Hana paid attention this time, made certain no one else snuck in behind her. But she was certainly alone now, alone with her thoughts and the mountain of paperwork waiting for her. A surgery next week. More consultations today and the rest of the week. And now her supplier was leaving. She looked down at the bottle in her pocket. If she rationed, she would have enough to get her through the next two months. But after that? She would be useless in the operating room without the meds. Would she be able to find someone else willing to take Dr. Celores’ place? Certainly not someone as cheap as her.
If this kept up, if her suppliers kept disappearing or getting burned, she would have to go to the streets and gamble on purity and authenticity. Too risky in her line of work, especially if the Nation decided to test her once she deviated from her normally strict schedule of work, sleep, work.
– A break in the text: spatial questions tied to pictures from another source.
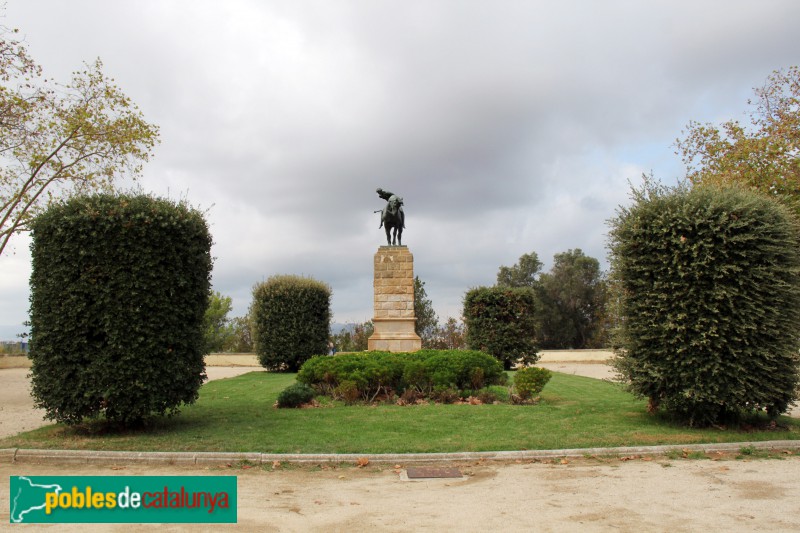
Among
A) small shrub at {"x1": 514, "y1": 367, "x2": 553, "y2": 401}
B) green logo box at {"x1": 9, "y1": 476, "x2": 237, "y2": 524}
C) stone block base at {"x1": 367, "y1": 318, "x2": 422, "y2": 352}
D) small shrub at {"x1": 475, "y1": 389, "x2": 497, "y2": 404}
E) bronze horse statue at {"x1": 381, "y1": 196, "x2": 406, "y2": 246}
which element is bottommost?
green logo box at {"x1": 9, "y1": 476, "x2": 237, "y2": 524}

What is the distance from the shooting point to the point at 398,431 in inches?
358

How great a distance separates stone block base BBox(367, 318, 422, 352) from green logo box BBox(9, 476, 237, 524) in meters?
12.9

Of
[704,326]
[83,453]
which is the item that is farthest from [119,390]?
[704,326]

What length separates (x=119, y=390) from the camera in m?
8.47

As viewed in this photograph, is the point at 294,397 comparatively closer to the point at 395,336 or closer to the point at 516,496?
the point at 516,496

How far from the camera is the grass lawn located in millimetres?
8094

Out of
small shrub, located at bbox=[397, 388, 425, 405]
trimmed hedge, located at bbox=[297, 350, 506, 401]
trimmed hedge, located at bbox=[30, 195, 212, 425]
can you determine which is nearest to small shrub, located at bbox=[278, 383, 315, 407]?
trimmed hedge, located at bbox=[297, 350, 506, 401]

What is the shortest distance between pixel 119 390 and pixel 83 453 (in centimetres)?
106

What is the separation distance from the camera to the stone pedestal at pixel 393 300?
62.9 ft

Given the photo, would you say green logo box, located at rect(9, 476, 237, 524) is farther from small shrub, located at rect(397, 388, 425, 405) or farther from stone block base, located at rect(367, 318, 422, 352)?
stone block base, located at rect(367, 318, 422, 352)

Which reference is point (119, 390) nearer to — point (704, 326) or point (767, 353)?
point (704, 326)

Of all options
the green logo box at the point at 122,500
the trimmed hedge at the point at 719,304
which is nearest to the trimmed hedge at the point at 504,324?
the trimmed hedge at the point at 719,304

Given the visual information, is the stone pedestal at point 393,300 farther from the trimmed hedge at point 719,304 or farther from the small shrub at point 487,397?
the trimmed hedge at point 719,304

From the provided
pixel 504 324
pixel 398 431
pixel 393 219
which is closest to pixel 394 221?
pixel 393 219
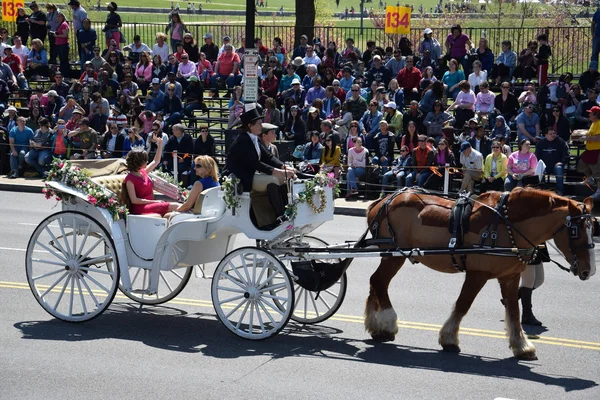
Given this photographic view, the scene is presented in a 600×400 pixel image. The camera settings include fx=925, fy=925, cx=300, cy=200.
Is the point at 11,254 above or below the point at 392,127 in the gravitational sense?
below

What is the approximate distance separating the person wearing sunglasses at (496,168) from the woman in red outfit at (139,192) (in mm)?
9387

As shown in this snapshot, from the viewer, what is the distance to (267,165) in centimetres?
995

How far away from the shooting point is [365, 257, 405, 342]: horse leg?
9.70m

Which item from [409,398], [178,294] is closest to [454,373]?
[409,398]

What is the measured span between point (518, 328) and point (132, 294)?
4731 mm

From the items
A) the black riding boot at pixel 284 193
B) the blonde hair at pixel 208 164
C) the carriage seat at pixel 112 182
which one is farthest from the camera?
the carriage seat at pixel 112 182

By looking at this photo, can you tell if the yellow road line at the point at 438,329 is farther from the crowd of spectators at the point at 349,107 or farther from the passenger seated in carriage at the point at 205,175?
the crowd of spectators at the point at 349,107

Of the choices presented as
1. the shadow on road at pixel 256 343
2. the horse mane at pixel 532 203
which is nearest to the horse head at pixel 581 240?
the horse mane at pixel 532 203

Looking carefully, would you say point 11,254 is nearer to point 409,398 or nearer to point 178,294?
point 178,294

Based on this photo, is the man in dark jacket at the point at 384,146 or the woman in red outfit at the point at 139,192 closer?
the woman in red outfit at the point at 139,192

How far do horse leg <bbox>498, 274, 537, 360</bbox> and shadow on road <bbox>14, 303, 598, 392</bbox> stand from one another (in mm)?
128

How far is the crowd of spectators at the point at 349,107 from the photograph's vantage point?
19328 mm

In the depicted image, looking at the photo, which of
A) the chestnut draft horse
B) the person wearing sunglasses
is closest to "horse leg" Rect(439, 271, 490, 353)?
the chestnut draft horse

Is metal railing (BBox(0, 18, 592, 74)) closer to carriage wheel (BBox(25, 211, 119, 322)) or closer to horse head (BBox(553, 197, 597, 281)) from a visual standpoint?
horse head (BBox(553, 197, 597, 281))
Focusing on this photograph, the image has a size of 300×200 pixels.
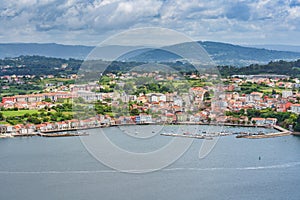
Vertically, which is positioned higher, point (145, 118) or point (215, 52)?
point (215, 52)

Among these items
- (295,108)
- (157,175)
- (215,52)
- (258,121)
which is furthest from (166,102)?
(215,52)

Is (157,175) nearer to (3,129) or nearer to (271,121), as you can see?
(3,129)

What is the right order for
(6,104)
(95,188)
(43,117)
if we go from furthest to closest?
(6,104)
(43,117)
(95,188)

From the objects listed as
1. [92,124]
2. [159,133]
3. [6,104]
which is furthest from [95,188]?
[6,104]

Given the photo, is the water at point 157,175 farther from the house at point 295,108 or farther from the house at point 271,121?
the house at point 295,108

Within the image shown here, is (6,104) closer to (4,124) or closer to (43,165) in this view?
(4,124)

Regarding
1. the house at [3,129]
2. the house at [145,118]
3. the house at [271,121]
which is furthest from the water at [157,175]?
the house at [271,121]
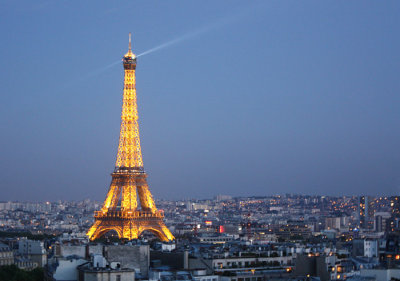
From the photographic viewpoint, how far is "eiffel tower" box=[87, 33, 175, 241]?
328ft

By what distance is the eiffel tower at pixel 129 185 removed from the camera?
99938 mm

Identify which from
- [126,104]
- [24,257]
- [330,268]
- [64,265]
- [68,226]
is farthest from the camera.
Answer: [68,226]

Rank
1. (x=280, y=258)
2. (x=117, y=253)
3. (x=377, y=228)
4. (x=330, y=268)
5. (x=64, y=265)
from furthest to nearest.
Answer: (x=377, y=228)
(x=280, y=258)
(x=330, y=268)
(x=117, y=253)
(x=64, y=265)

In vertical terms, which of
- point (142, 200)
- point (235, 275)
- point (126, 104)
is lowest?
point (235, 275)

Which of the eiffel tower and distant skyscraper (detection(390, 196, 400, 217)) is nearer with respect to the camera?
the eiffel tower

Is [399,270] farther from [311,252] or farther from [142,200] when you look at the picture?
[142,200]

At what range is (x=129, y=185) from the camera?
10081 centimetres

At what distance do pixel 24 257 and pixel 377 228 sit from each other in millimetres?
92895

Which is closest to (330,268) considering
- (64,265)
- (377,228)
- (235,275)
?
(235,275)

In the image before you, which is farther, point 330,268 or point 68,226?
point 68,226

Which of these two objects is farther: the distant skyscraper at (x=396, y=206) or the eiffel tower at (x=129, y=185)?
the distant skyscraper at (x=396, y=206)

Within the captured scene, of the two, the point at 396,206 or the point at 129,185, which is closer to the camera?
the point at 129,185

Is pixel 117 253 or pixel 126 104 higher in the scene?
pixel 126 104

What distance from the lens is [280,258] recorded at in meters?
59.6
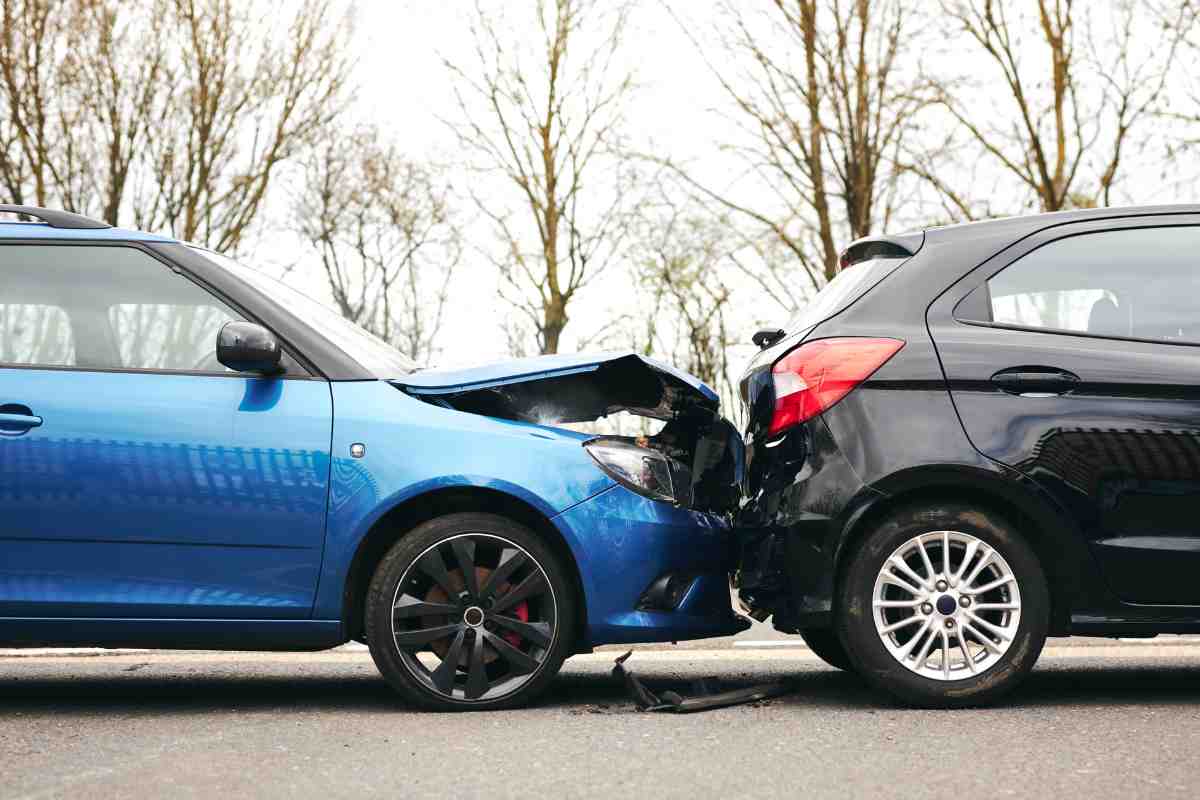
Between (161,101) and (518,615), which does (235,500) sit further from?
(161,101)

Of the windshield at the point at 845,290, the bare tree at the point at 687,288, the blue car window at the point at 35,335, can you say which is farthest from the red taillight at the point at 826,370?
the bare tree at the point at 687,288

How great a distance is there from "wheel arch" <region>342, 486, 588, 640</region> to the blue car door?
18 centimetres

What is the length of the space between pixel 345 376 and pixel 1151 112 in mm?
14029

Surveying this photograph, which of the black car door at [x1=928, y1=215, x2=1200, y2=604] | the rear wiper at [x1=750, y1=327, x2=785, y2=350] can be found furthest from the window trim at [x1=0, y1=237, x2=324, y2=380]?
the black car door at [x1=928, y1=215, x2=1200, y2=604]

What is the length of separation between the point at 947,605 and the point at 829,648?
1194 millimetres

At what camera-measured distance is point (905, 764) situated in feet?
12.6

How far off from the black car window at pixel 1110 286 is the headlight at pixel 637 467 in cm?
130

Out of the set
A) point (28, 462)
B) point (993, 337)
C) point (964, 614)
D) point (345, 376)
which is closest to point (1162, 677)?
point (964, 614)

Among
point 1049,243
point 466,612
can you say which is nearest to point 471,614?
point 466,612

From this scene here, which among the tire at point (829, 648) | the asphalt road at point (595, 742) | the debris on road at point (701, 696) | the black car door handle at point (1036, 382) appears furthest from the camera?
the tire at point (829, 648)

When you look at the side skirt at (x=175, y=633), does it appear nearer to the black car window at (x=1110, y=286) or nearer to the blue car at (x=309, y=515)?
the blue car at (x=309, y=515)

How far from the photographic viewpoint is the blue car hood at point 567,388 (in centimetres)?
489

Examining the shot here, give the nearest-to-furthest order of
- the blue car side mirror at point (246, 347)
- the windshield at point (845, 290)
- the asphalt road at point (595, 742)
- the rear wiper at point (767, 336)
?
1. the asphalt road at point (595, 742)
2. the blue car side mirror at point (246, 347)
3. the windshield at point (845, 290)
4. the rear wiper at point (767, 336)

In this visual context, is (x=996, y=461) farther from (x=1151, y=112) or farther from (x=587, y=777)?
(x=1151, y=112)
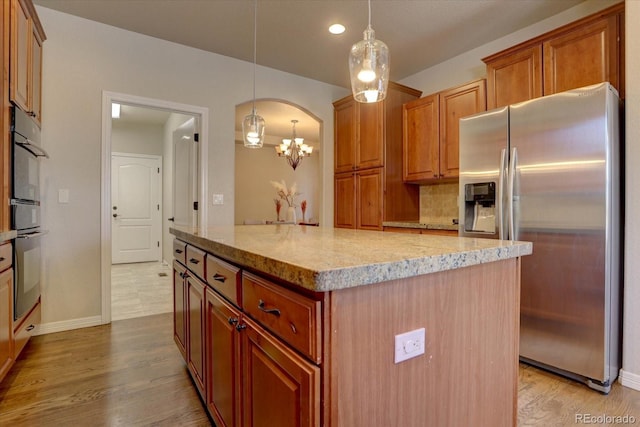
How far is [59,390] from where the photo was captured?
1905 millimetres

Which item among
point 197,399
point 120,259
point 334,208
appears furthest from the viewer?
point 120,259

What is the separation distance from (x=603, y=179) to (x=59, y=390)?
10.9 feet

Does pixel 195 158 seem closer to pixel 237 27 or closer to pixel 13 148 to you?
pixel 237 27

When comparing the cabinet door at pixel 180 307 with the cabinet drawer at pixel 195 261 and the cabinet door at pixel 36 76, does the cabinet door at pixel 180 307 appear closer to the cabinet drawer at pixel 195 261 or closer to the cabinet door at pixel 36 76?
the cabinet drawer at pixel 195 261

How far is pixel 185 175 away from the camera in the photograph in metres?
4.08

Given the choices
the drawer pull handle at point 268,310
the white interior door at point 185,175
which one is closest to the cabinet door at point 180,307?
the drawer pull handle at point 268,310

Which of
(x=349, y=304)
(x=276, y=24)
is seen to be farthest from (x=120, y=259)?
(x=349, y=304)

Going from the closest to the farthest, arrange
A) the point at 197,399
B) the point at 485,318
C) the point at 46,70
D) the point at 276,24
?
the point at 485,318, the point at 197,399, the point at 46,70, the point at 276,24

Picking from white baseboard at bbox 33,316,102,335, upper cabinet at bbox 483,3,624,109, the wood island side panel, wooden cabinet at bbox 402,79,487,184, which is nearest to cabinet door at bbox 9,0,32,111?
white baseboard at bbox 33,316,102,335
What was she really using the meds for anyway? Creating more people like her, all fucked up and full of regret, that’s what. Sure, there was the guise of helping people, everyone thought surgeons were altruistic at their cores. But she knew better. She and Dr. Celores were the same, really. Preying on those who didn’t know any better. Or those who knew better and chose to do it anyway.
She pulled the contact chip out of her other pocket and set it on the desk, spinning the little square of black silicone around and around. Her jaw popped, and she rubbed at her temples and tried to relax before she had to get another enamel repair.
If the withdrawals didn’t kill her, the monotony sure would.
Something, something, opportunity knocks, right?